• _REQUEST A_
Write out the stretch of the coffin forum thread below from "## AngelEye (Oct" through "S. (Dec 4, 2007)".

• _PAGE TEXT_
•••

# Nice Coffin



## Scottish Scarer (Jan 5, 2008)

Came across this from a guy in Ghana. Aparentley he makes these coffins in all shapes.


----------



## Scottish Scarer (Jan 5, 2008)




----------



## Scottish Scarer (Jan 5, 2008)

Damn It!

http://s268.photobucket.com/albums/...rrent=1576790109-coke-bottle-coffins-made.jpg


----------



## maximpakt (Aug 11, 2006)

That would be the perfect coffin for my girlfriend, but if they want coke drinkers to fit in them they better make them wider.


----------



## Spookzilla (Nov 4, 2007)

Things, go better with Coke!

Now what would you like to be buried in?


----------



## Jack Reaper (Nov 19, 2003)

If I had to be buried rather than cremated...chop me up and put me in a Pirate Syle Treasure Chest...


----------



## kallie (Dec 4, 2007)

hehe, that's great! very strange though


----------



## AngelEye (Oct 10, 2007)

That is the greatest thing ever! I think I would highly consider a coffin that looks like a vampire coffin.


----------



## Laurie S. (Dec 4, 2007)

kallie said:


> hehe, that's great! very strange though


Yeah, just what is a statement like that saying about Coke products? Did the person _obviously_ really *really* enjoy it, or, is Coke what put them in that predicament? Hmmmmm.....

AngelEye, never thought of a vampire coffin for myself, but that one does look very cool!! My family and friends might wonder 'what the heck?', but hey, at that point I could care less what they think about it.


----------

•••

• _REQUEST B_
Pick out every line of the records below that contains the string "higher", matching case exactly.

• _RECORDED DATA_
•••

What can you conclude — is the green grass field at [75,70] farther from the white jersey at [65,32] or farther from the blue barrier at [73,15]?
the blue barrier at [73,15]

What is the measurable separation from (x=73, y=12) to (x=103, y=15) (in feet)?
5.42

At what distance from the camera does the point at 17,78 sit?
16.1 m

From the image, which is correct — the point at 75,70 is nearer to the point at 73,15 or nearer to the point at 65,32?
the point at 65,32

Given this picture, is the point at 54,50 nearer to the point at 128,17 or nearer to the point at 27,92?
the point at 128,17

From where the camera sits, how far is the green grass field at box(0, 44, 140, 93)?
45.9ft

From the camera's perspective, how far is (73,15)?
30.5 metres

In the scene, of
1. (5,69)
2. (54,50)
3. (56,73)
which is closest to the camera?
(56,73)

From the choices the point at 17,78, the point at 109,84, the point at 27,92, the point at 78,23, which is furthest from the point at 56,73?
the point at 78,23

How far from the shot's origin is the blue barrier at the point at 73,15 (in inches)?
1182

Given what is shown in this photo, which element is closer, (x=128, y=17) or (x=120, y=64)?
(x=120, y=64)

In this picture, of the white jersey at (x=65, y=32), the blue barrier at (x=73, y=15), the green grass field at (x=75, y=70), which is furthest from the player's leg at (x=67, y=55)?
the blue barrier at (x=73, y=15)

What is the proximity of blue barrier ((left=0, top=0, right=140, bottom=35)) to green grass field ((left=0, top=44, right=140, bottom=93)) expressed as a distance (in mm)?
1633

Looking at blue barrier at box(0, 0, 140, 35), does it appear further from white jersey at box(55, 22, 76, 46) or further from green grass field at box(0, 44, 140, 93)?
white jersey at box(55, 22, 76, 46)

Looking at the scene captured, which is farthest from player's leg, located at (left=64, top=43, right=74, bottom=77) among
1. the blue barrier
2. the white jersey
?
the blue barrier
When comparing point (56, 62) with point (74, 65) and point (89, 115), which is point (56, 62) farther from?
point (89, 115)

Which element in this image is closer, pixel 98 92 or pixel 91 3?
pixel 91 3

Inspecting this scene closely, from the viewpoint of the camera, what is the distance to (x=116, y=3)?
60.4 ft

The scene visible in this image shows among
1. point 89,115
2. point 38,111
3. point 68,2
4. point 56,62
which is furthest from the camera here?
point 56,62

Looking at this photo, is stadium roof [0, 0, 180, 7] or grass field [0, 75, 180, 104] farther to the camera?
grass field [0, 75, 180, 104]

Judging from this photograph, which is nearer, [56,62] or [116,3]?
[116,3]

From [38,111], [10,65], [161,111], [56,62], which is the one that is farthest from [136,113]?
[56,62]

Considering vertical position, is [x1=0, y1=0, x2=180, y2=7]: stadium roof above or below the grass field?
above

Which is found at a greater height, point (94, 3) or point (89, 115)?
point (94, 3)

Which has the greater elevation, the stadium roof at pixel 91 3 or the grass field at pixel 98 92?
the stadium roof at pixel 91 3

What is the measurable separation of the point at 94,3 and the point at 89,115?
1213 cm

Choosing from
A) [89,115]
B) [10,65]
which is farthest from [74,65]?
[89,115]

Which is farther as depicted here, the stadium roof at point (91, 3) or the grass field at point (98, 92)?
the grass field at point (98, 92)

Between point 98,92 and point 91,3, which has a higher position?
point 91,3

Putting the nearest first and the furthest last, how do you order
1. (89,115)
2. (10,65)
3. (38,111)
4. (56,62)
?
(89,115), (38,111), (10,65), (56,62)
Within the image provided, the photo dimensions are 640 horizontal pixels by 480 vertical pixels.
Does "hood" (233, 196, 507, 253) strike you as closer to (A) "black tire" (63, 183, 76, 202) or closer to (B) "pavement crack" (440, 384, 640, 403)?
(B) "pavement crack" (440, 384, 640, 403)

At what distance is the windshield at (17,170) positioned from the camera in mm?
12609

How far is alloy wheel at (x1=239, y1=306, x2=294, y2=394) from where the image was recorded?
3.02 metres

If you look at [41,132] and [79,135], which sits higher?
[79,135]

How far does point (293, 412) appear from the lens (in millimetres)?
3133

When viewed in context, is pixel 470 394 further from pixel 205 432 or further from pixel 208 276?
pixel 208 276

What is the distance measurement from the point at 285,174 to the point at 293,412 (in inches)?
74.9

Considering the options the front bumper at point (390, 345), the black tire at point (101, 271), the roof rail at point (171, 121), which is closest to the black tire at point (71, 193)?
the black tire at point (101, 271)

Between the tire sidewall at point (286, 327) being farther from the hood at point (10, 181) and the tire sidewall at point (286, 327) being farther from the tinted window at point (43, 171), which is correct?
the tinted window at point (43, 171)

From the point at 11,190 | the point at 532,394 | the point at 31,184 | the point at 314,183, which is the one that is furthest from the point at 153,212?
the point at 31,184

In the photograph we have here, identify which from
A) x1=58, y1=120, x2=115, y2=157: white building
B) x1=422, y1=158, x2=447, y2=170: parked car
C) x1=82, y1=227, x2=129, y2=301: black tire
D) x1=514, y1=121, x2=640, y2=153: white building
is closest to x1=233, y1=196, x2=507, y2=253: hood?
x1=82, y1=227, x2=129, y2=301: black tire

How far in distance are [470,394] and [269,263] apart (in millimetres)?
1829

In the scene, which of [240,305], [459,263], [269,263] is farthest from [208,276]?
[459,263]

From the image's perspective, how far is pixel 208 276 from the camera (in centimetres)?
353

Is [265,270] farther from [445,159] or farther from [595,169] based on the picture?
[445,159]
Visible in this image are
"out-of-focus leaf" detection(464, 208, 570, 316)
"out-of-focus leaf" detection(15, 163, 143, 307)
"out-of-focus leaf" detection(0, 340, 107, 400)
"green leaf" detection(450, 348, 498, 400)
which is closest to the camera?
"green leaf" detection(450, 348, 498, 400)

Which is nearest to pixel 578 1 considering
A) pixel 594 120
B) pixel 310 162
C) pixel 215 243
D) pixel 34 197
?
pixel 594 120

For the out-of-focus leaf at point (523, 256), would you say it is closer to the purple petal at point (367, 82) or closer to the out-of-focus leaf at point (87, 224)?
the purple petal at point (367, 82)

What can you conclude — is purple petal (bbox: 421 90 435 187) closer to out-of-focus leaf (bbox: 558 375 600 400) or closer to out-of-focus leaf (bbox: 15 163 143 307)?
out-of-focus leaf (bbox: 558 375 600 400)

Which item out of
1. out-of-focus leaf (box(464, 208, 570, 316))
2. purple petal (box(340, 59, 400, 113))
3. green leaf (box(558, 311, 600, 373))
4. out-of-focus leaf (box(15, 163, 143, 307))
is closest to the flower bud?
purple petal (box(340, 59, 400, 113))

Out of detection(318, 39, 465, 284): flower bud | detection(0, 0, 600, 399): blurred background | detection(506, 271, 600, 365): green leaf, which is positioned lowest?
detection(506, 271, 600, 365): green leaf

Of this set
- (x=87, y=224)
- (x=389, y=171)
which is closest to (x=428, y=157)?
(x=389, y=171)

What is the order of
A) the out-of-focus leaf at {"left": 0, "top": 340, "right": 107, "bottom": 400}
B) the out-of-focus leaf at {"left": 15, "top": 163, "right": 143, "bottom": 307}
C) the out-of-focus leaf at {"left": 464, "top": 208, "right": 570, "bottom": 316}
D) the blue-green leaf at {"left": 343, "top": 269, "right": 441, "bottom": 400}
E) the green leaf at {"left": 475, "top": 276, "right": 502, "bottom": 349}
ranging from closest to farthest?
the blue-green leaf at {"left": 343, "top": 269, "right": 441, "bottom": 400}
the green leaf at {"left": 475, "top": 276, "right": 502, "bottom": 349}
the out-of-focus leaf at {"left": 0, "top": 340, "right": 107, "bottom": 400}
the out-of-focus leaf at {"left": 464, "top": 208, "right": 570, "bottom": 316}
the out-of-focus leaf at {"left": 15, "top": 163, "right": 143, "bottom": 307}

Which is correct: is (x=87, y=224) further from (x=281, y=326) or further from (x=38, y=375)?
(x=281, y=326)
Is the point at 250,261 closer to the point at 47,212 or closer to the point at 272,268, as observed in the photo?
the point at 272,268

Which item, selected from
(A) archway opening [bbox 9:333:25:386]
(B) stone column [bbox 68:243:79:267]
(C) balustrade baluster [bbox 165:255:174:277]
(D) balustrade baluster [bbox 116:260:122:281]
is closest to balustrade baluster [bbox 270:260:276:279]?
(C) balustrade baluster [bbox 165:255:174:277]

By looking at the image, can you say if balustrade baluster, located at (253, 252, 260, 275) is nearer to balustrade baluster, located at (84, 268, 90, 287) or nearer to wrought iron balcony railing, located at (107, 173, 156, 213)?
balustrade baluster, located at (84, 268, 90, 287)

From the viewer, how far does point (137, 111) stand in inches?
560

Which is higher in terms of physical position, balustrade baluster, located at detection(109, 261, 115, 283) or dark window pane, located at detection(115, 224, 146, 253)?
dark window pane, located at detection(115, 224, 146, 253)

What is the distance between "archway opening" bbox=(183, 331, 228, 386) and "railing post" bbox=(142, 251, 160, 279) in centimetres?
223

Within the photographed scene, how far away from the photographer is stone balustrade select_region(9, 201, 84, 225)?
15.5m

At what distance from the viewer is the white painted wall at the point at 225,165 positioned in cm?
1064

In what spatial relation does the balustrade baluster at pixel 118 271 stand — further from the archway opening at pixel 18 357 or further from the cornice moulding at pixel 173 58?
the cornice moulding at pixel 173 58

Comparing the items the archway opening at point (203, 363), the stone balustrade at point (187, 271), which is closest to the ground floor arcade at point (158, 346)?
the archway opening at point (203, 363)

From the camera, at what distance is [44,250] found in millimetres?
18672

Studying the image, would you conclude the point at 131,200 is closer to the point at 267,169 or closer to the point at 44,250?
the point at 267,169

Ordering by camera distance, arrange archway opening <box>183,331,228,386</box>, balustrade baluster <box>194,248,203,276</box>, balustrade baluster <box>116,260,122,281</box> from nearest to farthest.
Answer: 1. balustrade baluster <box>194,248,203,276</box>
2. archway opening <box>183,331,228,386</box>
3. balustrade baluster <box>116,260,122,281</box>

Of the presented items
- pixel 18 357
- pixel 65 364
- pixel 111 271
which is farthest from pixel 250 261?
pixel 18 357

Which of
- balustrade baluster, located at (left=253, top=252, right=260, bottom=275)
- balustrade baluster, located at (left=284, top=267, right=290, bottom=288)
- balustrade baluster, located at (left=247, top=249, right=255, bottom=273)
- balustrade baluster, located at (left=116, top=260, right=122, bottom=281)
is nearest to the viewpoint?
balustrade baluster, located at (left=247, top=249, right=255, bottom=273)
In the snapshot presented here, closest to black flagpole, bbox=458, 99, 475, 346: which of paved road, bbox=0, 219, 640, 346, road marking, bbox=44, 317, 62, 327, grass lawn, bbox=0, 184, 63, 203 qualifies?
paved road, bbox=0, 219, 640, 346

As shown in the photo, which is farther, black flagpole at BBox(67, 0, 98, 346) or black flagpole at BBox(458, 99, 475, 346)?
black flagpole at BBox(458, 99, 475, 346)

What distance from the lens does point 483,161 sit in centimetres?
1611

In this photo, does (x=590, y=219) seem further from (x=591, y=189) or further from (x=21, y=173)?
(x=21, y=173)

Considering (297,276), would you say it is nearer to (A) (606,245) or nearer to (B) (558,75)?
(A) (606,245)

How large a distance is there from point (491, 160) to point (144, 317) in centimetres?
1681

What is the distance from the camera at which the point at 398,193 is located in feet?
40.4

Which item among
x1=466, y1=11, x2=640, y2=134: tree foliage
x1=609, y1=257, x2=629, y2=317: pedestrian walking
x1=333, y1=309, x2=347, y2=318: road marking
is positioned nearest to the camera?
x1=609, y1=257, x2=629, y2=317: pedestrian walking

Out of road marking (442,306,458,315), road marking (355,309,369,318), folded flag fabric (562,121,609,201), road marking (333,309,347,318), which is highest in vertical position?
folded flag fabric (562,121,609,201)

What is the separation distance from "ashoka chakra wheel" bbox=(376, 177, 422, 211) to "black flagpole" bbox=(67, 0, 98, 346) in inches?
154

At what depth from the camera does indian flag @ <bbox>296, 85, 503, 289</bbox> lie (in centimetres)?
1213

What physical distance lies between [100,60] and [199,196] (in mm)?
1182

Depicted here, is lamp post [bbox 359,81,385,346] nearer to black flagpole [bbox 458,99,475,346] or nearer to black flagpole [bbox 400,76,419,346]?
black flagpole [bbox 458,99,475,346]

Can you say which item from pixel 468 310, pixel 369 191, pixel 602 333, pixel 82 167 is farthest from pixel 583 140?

•••

• _TASK RESPONSE A_
## AngelEye (Oct 10, 2007)

That is the greatest thing ever! I think I would highly consider a coffin that looks like a vampire coffin.


----------



## Laurie S. (Dec 4, 2007)

• _TASK RESPONSE B_
Between point 98,92 and point 91,3, which has a higher position?
If you look at [41,132] and [79,135], which sits higher?
Which is higher in terms of physical position, balustrade baluster, located at detection(109, 261, 115, 283) or dark window pane, located at detection(115, 224, 146, 253)?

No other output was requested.